If you have Intella, that can do the PDF export for you. Whether it includes attachments is a setting, I think. For a whole PST, you're looking at many, many thousands of pages. Really not the best solution.
Using Intella as it was intended is a much better solution than simply exporting to PDF and searching through PDFs. I bet if you showed the investigators how to use Intella, they would suddenly prefer that over PDFs. You do have to be careful that it's on a computer that's excluded from your internal network as the PST files will be on that computer and you don't want those opened in the investigator's instance of Outlook.
I have been happy with Intella. I got it about 8 months ago--completely out of the blue showed up on my desk. The other C.F. person in the firm ordered it for me without informing me. When I looked at it, I thought it was useless. I can search in EnCase, thank you. But as cases came, I found more and more uses for it and found it was much easier than searching in EnCase. It also helps find relationships between items and people that a strictly-forensic tool like EnCase would have difficulty revealing.
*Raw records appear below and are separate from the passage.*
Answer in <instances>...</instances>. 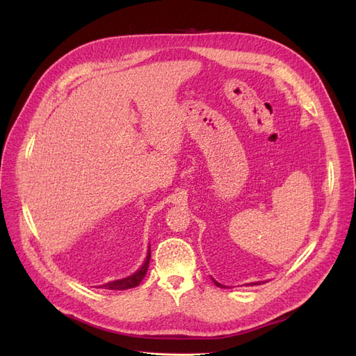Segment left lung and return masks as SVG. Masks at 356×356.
I'll list each match as a JSON object with an SVG mask.
<instances>
[{
  "label": "left lung",
  "instance_id": "8db88e82",
  "mask_svg": "<svg viewBox=\"0 0 356 356\" xmlns=\"http://www.w3.org/2000/svg\"><path fill=\"white\" fill-rule=\"evenodd\" d=\"M212 281H213V284H215V285H217V286H220V288H225V286H222V285H221L220 282H217V281H215V279H212Z\"/></svg>",
  "mask_w": 356,
  "mask_h": 356
}]
</instances>
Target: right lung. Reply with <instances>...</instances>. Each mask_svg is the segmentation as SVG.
<instances>
[{
    "instance_id": "1",
    "label": "right lung",
    "mask_w": 356,
    "mask_h": 356,
    "mask_svg": "<svg viewBox=\"0 0 356 356\" xmlns=\"http://www.w3.org/2000/svg\"><path fill=\"white\" fill-rule=\"evenodd\" d=\"M149 258H152V251H149V248H148V252H147V258H145L144 264H143L141 267H139L134 275L127 276V277H123V279H118V281L108 282V284H105L104 286H105L106 289H115V291H123V289H129V288L138 286L139 284H141V281H143L145 273H147V270H148Z\"/></svg>"
}]
</instances>
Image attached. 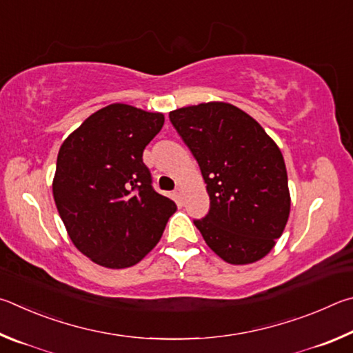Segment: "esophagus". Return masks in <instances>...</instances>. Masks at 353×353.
<instances>
[{
	"label": "esophagus",
	"instance_id": "1",
	"mask_svg": "<svg viewBox=\"0 0 353 353\" xmlns=\"http://www.w3.org/2000/svg\"><path fill=\"white\" fill-rule=\"evenodd\" d=\"M173 195H175L178 200H180L181 195H183V189H181V188H176L175 190H173Z\"/></svg>",
	"mask_w": 353,
	"mask_h": 353
}]
</instances>
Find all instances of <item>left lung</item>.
<instances>
[{
  "label": "left lung",
  "mask_w": 353,
  "mask_h": 353,
  "mask_svg": "<svg viewBox=\"0 0 353 353\" xmlns=\"http://www.w3.org/2000/svg\"><path fill=\"white\" fill-rule=\"evenodd\" d=\"M200 165L211 200L194 220L215 254L232 265L261 261L282 236L290 215L285 161L256 119L226 102L169 113Z\"/></svg>",
  "instance_id": "obj_1"
}]
</instances>
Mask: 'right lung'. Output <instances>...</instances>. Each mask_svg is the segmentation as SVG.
<instances>
[{"instance_id":"obj_1","label":"right lung","mask_w":353,"mask_h":353,"mask_svg":"<svg viewBox=\"0 0 353 353\" xmlns=\"http://www.w3.org/2000/svg\"><path fill=\"white\" fill-rule=\"evenodd\" d=\"M164 125L163 113L111 103L63 141L54 201L76 248L105 268L142 261L163 236L176 205L158 194L142 161Z\"/></svg>"}]
</instances>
I've got a case now--the one I mentioned--with 170,000 e-mails. Without Intella, finding relevant e-mails would be a bit like looking for a particular piece of hay in a whole hay stack. With Intella, I can have an associate (read: newbie) sit through a quick 4 hour class and turn her loose on the e-mails. She's already turned up some great results. The field personnel are feeding her search terms and she's turning those into intellegent searching and queries and finding results. I couldn't be happier with it, and for the price, it's a no-brainer if you have document or e-mail intensive cases.